You cannot do this during references, as they should never be NULL. There are basically three options, one using a pointer, the others using value semantics.

您不能在引用期间执行此操作，因为它们永远不应为 NULL。基本上有三种选择，一种使用指针，另一种使用值语义。

1. With a pointer (note: this requires that the resource doesn't get destructed while the caller has a pointer to it; also make sure the caller knows it doesn't need to delete the object):

   SomeResource* SomeClass::getSomething(std::string name) {
       std::map<std::string, SomeResource>::iterator it = content_.find(name);
       if (it != content_.end()) 
           return &(*it);  
       return NULL;  
   }
   

2. Using std::pairwith a boolto indicate if the item is valid or not (note: requires that SomeResource has an appropriate default constructor and is not expensive to construct):

   std::pair<SomeResource, bool> SomeClass::getSomething(std::string name) {
       std::map<std::string, SomeResource>::iterator it = content_.find(name);
       if (it != content_.end()) 
           return std::make_pair(*it, true);  
       return std::make_pair(SomeResource(), false);  
   }
   

3. Using boost::optional:

   boost::optional<SomeResource> SomeClass::getSomething(std::string name) {
       std::map<std::string, SomeResource>::iterator it = content_.find(name);
       if (it != content_.end()) 
           return *it;  
       return boost::optional<SomeResource>();  
   }
   

1. 使用指针（注意：这要求资源在调用者有指向它的指针时不会被破坏；还要确保调用者知道它不需要删除对象）：

   SomeResource* SomeClass::getSomething(std::string name) {
       std::map<std::string, SomeResource>::iterator it = content_.find(name);
       if (it != content_.end()) 
           return &(*it);  
       return NULL;  
   }
   

2. std::pair与 abool一起使用来指示该项目是否有效（注意：要求 SomeResource 具有适当的默认构造函数并且构造成本不高）：

   std::pair<SomeResource, bool> SomeClass::getSomething(std::string name) {
       std::map<std::string, SomeResource>::iterator it = content_.find(name);
       if (it != content_.end()) 
           return std::make_pair(*it, true);  
       return std::make_pair(SomeResource(), false);  
   }
   

3. 使用boost::optional：

   boost::optional<SomeResource> SomeClass::getSomething(std::string name) {
       std::map<std::string, SomeResource>::iterator it = content_.find(name);
       if (it != content_.end()) 
           return *it;  
       return boost::optional<SomeResource>();  
   }
   

If you want value semantics and have the ability to use Boost, I'd recommend option three. The primary advantage of boost::optionalover std::pairis that an unitialized boost::optionalvalue doesn't construct the type its encapsulating. This means it works for types that have no default constructor and saves time/memory for types with a non-trivial default constructor.
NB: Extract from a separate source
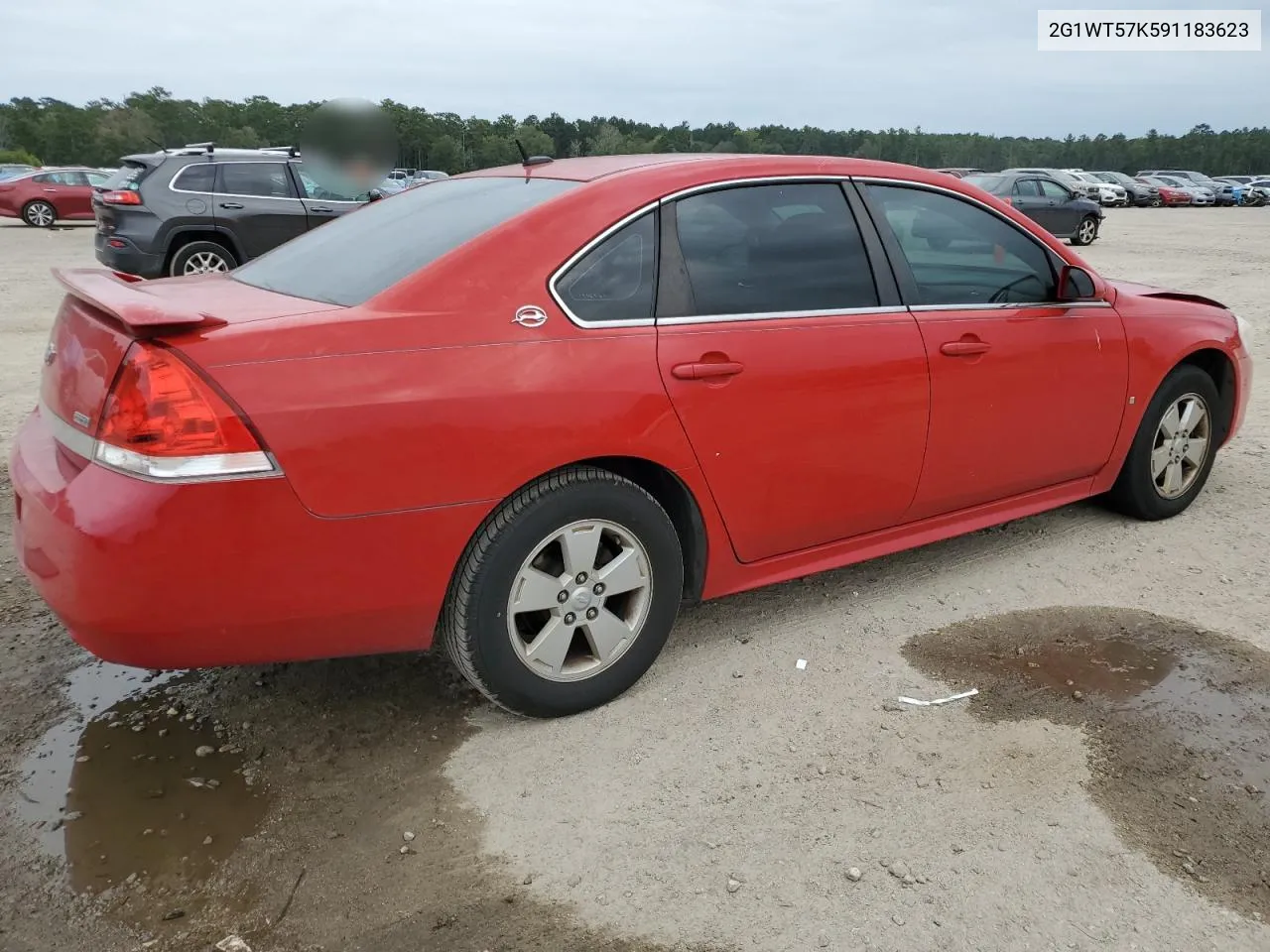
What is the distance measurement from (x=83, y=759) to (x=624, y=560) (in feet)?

如果你想要值语义并且有能力使用 Boost，我会推荐选项三。boost::optionalover的主要优点std::pair是未初始化的boost::optional值不会构造其封装的类型。这意味着它适用于没有默认构造函数的类型，并为具有非平凡默认构造函数的类型节省时间/内存。

I also modified your example so you're not searching the map twice (by reusing the iterator).
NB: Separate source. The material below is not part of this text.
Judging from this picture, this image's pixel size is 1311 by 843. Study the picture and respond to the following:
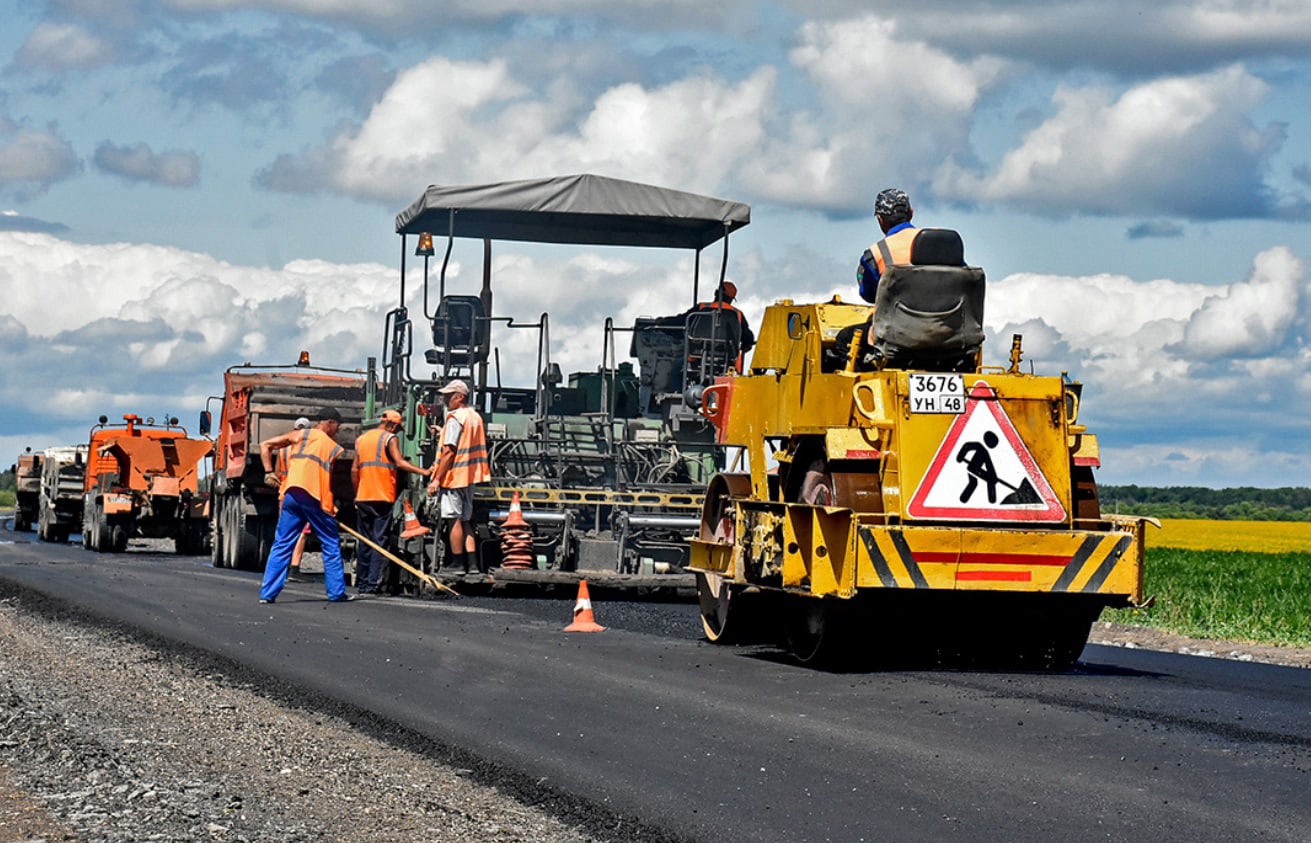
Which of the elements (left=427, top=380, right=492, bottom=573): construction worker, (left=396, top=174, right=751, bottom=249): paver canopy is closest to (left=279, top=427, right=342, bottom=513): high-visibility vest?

我还修改了您的示例，因此您不会两次搜索地图（通过重用迭代器）。

Why "besides using pointers"? Using pointers isthe way you do it in C++. Unless you define some "optional" type which has something like the isNull()function you mentioned. (or use an existing one, like boost::optional)

为什么“除了使用指针”？使用指针是您在 C++ 中的做法。除非您定义了一些“可选”类型，它具有isNull()您提到的功能。（或使用现有的，如boost::optional）

References are designed, and guaranteed, to never be null. Asking "so how do I make them null" is nonsensical. You use pointers when you need a "nullable reference".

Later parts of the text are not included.